Despite the fact that 2004 was a superior year for Doctor Who fiction written by old timers, The Suns of Caresh is an attention grabbing debut from newcomer Paul Saint and with Dale Smith's Heritage the last of their kind until late 2005 (nearly two years apart!). With names such as Nick Wallace and Simon Guerrier turning up in the schedules this year it is pleasing to see that further new blood will be injected into the Doctor Who universe.
One of my favourite PDAs.
A haiku by Finn Clark Updated 5/5/20
Sincere, hard SF.
Good ideas. But fades in the
Last eighty pages.
Two out of Five by Jamas Enright 16/12/02
Oh dear, oh deary me. This is very much a car crash of a novel, in that there are many many story ideas crammed into this book, all shoved in and used no matter if they go together or not. Have idea, will write.
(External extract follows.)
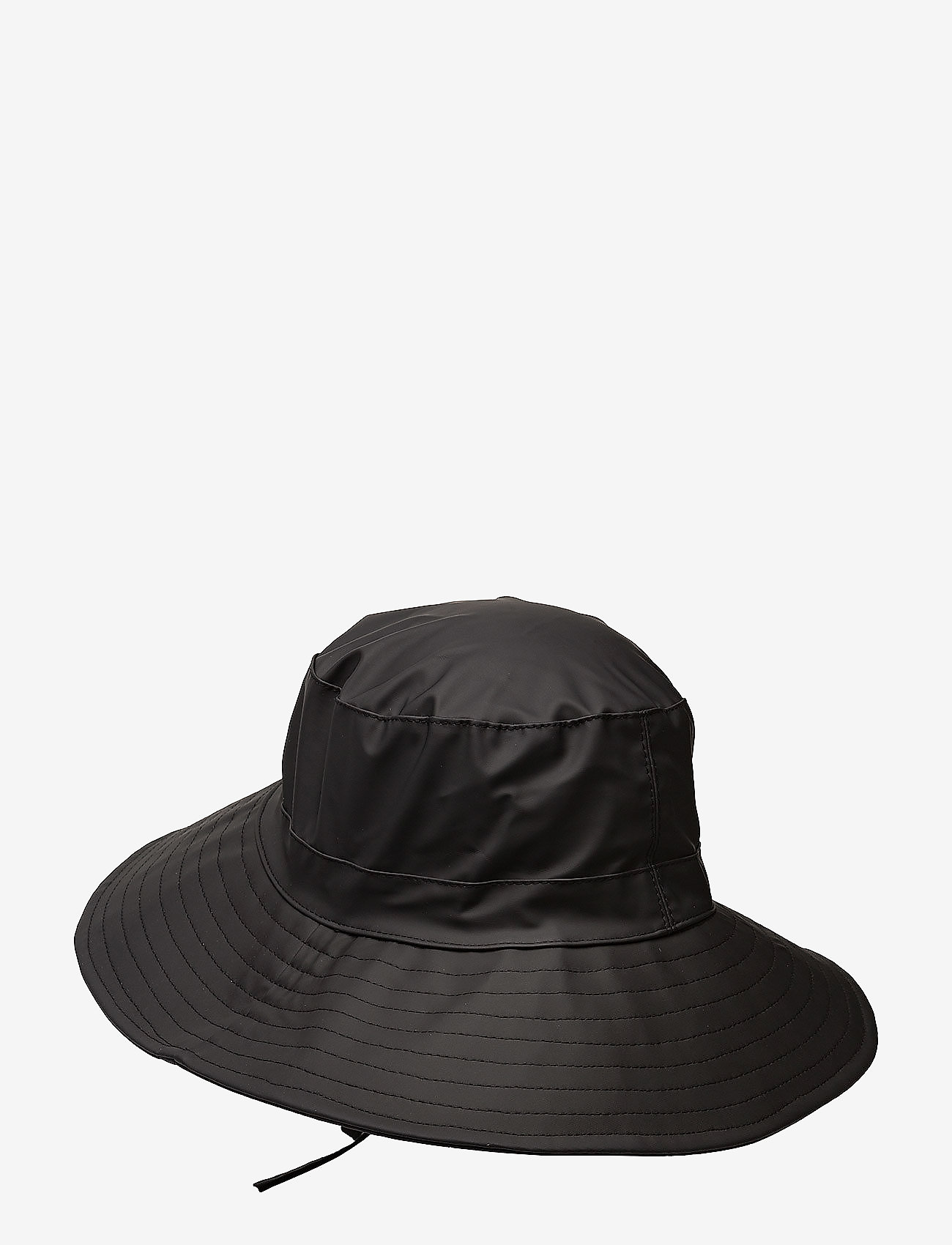 Rains - Boonie Hat - bucket hats - 01 black - 1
What we end up with is a mish-mash of concepts and vignettes that doesn't bear inspecting too closely as the scars of their joining are very near the surface.
Does this lead to a bad book? Well, yes actually. How did this one get past the editors? There's an alien planet. There's Jo in the future of Earth. There's alien beings on Earth. There's sailing. There's someone aging in reverse. There's a swarm of large insect-like things. There's people being turned into stone. There's other Time Lords. There's an escape from a train. There's also no need to put them all into one book, but that's what we get. Perhaps Paul Saint just threw ideas together until he got his word count, because there isn't much other reason I can see for many of these concepts being in there.
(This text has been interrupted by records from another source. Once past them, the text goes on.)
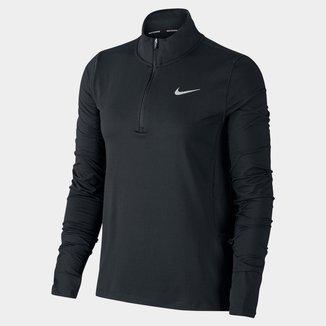 Blusa Nike Element Feminina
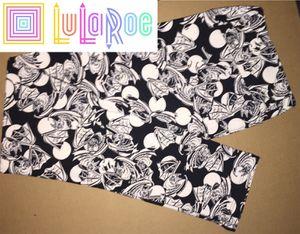 LuLaRoe TC Leggings Black Bats Polka Dots for Sale in Creve Coeur, IL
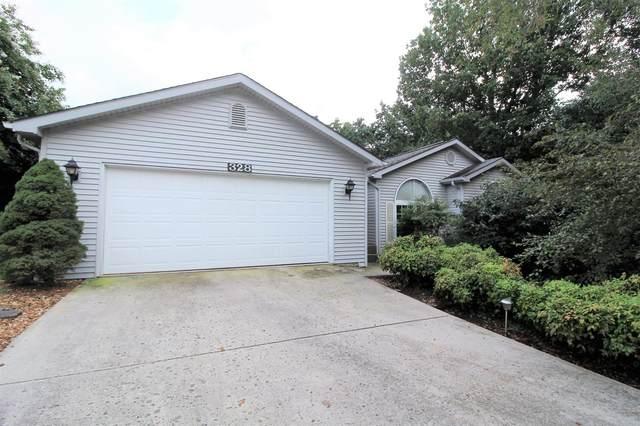 328 Snead Drive, Crossville, TN 38558 (#1166544) :: Catrina Foster Group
Which is a shame, because some of the ideas are good, and deserved an airing in their own right. There's a sense of unrefinement to it all, which might have been fixed had Paul Saint only sat down, worked out which bits were actually necessary to the story, then completely rewrote it.
This also comes across in the characters. Paul Saint spends a lot of time developing a lot of them, only to have them disappear from the story at odd moments. Zeke Child could have lead to the interesting developments in story ideas, except... Simon Haldane would have made a great connection for the readers, being someone that many could identify with, however... Lord Roche himself should have been involved at every point, and yet... Solenti would have made an interesting contrast to the Doctor, but... Rak Toos, despite coming in late, would have made a great character, only...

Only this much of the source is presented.